Well, I’m still trying to find a beautiful nuances of each place. I am conscious that it is tinted with my tired eye. It is important for anyone that reads this to keep in mind that I take these things in on the go. For example, the majority of my coverage of Key West was done on a day of two plus hours of driving and two video shoots (a day’s worth of shoots). So, walking over five miles on top of that, through masses of tourists and the like, does not give me a totally objective view. You’ll have to pardon the synicism.
The general demographics is not too surprising. Below Daytona the population is predominately Caucasian. You don’t have the African-American representation that you normally see in the south. There is a very strong Latin population, mostly seen in the service industry. The Asian population is very sparse and the Native population is somewhat represented. In most these here parts the tourist, service-industry abounds. So, you find a job doing that, being that or you go elsewhere. There are homeless. It was most visible in the Keys where they were sleeping in the parks and anywhere else that was remotely comfortable. I saw one poor man with diabetic legs, puffed and swollen to the point of rupture.
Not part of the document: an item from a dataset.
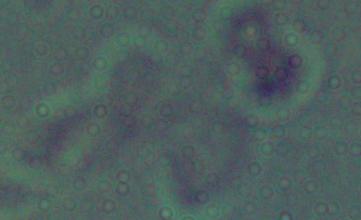 A Leishmania parasite is shown. Micrograph. Captured at 1000x magnification.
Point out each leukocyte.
There are plenty of flip-flop sandal-wearers here. Plaid shorts and polos are popular too. A lot of guys have the unwashed, pony-tail hair and there are plenty of woman with leathered skin. For spring break gawkers there are plenty of chances to see chicks and dudes with as much skin bared to the sun as possible, and glassy-eyed from booze. (Though this mainly pertains to areas like Panama City Beach, Daytona Beach, etc.) Instead of being appealing, I find it quite the opposite. It’s like in the hot dogs at the gas station. You know the ones that have been on the cooking rollers for far too long. They have past their edible state long ago and now just ooze in their greased skins.
A run and a swim in the ocean. I swim out and lay back on the naturally-buoyant saltwater. Trying to keep my toes up I let the waves bring me back into the shallows. There wasn’t much to see with my mask and snorkel. I will say this part of Fort Meyers is better than the previous!
OK, so I plan to get my shoots in and get ‘er done! I heard tell my Godfather is going to be in the region and hope to connect with him. Although it may have to occur on my northward drive day, I thought a good idea might be to meet in Tarpon Springs! I’ll be damned if I see this entire state and don’t spend time visiting one of the largest Greek communities in the Western Hemisphere! We’ll look into that.
I’m glad that back home finally got some nice weather. Every day here is in the 70’s and 80’s. The sun shines and the clouds are of the cottony, billowy kind. You see palm trees everywhere and the picturesque ocean. At night you can keep the sliding doors completely open and sleep to the relaxing sounds of waves and the wind in the palms. It is beautiful. But, like too much strawberry milk, such a thing loses its savor when it is ceaseless. It might make sense to get as much of it as I can take before I return home!
I hope this week brings you beautiful weather and happy birds. Be sure you listen to them! They are most alive now! I’m looking forward to their song!